May 8, 2014

Training to be the best at…exercise?

Filed under: Uncategorized — @ 4:58 am

Athletes practice and play sports and use various strength and conditioning methods to make them play better and harder. They don’t compete in exercise.

Your chosen fitness system should heal you and make you stronger, NOT create injuries. The only reason for exercise is to make you stronger and more resilient for sport, a dangerous occupation, or daily life tasks.

If chiropractors, physical therapists, and other wellness providers set up shop around your gym or fitness system in order to provide care for the so-to-be-injured client base, you might want to take that as a hint it might not be a good idea long-term.

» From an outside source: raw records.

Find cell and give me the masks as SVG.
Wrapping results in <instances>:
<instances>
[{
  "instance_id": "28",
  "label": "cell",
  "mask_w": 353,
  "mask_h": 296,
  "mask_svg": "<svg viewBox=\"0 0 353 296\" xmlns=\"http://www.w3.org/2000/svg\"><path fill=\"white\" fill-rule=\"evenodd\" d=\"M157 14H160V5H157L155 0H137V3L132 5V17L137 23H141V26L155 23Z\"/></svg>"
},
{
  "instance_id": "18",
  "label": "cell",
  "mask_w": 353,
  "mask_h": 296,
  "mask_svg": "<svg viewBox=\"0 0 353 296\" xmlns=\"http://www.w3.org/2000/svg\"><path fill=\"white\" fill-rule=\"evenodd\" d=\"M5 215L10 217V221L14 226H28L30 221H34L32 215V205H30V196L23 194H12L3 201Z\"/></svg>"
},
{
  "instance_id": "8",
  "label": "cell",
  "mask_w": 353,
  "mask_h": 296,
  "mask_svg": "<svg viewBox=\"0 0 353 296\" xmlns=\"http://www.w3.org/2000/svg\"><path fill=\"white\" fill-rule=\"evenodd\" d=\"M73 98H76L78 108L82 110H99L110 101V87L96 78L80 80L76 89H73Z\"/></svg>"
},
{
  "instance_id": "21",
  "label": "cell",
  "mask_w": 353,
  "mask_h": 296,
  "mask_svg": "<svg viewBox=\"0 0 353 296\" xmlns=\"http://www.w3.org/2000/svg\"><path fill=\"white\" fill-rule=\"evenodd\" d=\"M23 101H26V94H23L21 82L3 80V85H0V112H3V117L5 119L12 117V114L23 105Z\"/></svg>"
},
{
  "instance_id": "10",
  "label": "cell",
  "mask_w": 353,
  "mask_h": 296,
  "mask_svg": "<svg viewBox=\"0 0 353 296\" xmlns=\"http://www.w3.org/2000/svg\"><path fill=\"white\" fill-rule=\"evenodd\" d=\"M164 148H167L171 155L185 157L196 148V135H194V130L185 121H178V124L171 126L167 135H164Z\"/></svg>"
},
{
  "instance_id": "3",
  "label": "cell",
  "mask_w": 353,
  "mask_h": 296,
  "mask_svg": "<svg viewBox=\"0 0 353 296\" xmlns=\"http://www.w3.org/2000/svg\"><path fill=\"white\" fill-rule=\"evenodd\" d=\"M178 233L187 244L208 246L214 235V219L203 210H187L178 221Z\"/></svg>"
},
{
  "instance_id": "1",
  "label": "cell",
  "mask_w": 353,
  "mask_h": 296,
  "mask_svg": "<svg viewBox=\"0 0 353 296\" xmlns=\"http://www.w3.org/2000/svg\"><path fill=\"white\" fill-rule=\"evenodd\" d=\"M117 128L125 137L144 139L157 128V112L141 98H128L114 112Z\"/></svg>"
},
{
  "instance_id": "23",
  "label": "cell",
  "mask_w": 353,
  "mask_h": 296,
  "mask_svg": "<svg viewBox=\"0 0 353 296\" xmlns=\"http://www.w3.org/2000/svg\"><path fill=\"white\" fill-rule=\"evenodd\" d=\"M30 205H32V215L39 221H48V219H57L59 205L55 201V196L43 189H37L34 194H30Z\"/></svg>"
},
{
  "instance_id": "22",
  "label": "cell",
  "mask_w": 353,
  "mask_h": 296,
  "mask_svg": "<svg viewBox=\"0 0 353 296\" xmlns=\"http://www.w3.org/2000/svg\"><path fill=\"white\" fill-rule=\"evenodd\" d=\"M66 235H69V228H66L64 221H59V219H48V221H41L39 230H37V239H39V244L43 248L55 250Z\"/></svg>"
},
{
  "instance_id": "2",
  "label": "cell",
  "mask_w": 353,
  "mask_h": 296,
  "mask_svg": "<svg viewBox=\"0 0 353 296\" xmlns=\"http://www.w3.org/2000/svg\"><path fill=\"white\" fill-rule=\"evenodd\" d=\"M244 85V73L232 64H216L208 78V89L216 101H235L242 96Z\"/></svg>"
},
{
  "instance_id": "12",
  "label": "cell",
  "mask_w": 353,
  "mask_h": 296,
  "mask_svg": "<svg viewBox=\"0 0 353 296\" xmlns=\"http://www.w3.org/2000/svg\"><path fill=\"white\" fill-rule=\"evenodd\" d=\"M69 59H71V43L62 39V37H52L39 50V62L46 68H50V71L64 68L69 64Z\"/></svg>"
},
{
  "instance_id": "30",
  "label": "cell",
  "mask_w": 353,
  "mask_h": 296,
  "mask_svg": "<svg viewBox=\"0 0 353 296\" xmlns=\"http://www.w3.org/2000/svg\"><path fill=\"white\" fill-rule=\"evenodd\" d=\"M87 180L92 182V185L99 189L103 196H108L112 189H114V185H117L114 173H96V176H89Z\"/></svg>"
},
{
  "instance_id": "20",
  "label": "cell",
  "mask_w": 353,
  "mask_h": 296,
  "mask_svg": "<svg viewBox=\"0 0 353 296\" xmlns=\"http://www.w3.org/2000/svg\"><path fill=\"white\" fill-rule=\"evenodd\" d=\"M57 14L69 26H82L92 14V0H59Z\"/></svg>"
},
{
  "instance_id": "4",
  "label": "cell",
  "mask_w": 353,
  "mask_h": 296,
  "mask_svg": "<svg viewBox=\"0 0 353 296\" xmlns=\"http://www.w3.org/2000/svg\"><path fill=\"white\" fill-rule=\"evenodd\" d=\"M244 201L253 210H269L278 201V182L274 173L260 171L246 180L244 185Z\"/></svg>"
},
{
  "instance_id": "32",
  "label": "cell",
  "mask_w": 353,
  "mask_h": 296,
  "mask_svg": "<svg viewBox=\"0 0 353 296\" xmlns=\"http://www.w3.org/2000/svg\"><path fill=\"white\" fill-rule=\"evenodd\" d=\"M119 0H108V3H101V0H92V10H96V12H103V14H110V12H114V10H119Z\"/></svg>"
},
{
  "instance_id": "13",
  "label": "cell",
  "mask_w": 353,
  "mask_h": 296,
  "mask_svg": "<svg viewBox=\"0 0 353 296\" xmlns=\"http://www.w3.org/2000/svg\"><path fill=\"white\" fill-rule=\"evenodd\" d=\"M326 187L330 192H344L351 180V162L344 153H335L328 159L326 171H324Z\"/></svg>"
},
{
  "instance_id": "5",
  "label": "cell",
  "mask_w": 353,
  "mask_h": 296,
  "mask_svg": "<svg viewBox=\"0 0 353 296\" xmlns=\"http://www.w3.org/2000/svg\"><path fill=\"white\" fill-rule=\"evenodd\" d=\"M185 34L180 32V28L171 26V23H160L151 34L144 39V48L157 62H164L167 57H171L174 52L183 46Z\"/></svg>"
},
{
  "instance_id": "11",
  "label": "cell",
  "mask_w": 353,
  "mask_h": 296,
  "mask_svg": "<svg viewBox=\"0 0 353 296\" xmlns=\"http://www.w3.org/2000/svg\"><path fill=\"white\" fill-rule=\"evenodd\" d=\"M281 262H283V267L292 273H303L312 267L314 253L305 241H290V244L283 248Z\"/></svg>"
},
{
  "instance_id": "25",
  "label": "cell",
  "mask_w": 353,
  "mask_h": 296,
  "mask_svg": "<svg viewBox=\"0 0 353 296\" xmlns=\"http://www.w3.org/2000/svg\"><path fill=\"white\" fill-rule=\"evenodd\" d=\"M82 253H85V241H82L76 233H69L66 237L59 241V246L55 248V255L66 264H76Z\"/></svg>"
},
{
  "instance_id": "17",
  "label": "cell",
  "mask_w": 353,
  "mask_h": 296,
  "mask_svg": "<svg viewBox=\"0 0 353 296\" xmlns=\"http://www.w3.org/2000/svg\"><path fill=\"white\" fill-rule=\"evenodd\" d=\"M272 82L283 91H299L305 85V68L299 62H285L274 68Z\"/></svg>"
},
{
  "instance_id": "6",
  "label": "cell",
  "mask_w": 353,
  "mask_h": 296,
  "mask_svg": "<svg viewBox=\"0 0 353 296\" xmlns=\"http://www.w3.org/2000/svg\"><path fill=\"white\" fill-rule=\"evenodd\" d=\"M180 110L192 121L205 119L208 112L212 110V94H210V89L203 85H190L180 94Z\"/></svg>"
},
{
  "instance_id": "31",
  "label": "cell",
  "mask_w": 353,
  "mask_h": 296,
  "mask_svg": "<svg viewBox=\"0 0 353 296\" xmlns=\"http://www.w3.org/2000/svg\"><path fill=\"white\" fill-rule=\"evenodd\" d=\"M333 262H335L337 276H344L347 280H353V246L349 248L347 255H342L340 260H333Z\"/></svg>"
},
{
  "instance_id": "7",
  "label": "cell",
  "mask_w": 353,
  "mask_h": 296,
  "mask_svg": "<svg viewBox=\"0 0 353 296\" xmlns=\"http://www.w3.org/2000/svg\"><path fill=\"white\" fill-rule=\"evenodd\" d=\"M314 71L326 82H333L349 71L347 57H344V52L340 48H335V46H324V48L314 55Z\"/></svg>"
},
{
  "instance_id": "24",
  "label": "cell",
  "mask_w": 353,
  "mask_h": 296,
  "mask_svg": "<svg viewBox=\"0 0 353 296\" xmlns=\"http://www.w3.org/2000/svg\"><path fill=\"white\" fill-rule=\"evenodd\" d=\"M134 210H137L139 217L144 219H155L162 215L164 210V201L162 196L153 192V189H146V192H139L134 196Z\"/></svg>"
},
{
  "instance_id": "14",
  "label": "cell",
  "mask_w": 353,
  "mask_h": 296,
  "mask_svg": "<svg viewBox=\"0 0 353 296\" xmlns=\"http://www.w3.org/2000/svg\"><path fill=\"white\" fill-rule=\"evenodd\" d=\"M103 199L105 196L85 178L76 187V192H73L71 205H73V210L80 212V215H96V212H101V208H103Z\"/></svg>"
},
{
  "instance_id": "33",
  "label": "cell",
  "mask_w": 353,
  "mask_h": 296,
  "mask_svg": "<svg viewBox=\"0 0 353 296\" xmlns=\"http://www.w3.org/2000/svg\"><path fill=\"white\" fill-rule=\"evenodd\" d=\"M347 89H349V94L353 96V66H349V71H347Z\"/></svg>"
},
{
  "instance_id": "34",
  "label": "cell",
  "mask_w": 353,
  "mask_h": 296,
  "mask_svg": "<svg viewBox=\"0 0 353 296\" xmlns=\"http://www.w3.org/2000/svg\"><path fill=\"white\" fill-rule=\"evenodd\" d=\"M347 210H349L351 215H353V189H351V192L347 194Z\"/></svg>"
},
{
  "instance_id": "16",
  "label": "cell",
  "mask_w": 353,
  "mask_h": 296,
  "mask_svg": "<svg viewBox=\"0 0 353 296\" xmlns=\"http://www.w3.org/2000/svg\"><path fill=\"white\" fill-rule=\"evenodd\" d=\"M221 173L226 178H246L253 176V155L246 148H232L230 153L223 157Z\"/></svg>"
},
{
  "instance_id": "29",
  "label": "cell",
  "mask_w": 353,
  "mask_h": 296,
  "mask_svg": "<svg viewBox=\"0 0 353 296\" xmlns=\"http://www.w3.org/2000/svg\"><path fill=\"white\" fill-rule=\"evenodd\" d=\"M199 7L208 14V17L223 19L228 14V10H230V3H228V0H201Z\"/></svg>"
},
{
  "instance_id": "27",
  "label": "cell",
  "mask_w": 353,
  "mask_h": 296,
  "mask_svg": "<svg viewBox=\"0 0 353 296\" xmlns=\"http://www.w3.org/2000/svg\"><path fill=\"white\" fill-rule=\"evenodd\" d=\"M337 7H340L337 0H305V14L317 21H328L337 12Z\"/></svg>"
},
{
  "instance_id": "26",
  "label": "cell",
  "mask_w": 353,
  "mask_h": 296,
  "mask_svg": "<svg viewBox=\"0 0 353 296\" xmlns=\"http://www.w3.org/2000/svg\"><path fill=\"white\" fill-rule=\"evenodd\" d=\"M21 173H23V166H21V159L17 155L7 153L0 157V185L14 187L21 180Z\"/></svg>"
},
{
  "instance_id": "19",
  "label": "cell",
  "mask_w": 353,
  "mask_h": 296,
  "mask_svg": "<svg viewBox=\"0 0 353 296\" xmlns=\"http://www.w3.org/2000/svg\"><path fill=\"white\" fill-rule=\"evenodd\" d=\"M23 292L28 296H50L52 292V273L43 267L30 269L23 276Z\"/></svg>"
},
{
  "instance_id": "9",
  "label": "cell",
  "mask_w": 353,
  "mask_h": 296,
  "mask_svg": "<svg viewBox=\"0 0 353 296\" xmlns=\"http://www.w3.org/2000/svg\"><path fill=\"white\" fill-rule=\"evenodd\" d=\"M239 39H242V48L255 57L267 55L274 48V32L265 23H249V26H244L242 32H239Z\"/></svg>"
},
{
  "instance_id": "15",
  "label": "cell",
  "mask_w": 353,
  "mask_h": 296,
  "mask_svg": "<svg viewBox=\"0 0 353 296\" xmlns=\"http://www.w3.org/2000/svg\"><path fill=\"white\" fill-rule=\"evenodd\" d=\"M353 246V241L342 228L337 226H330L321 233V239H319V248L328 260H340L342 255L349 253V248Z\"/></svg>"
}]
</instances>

In almost 30 years of martial art, I have have dislocated things, torn ligaments, broken bones, and done things that I was too scared to even get looked at and just toughed out (and paid the price later).

In every one of these cases, I used different fitness methods to heal myself. In fact, the only reason I ever stepped into a gym in the mid 1990s was because I was required to do rehab and couldn’t train hard in martial art at the time. Gym exercise became a way to not lose strength and conditioning when I couldn’t really train, never as the end goal.

While there are different methods that use exercise as a competition, please don’t confuse an exercise-sport like marathon running, powerlifting, girevoy sport, or CrossFit with a strength and conditioning method.

Play or compete in these sports if you enjoy them and want to, but recognize them as sports.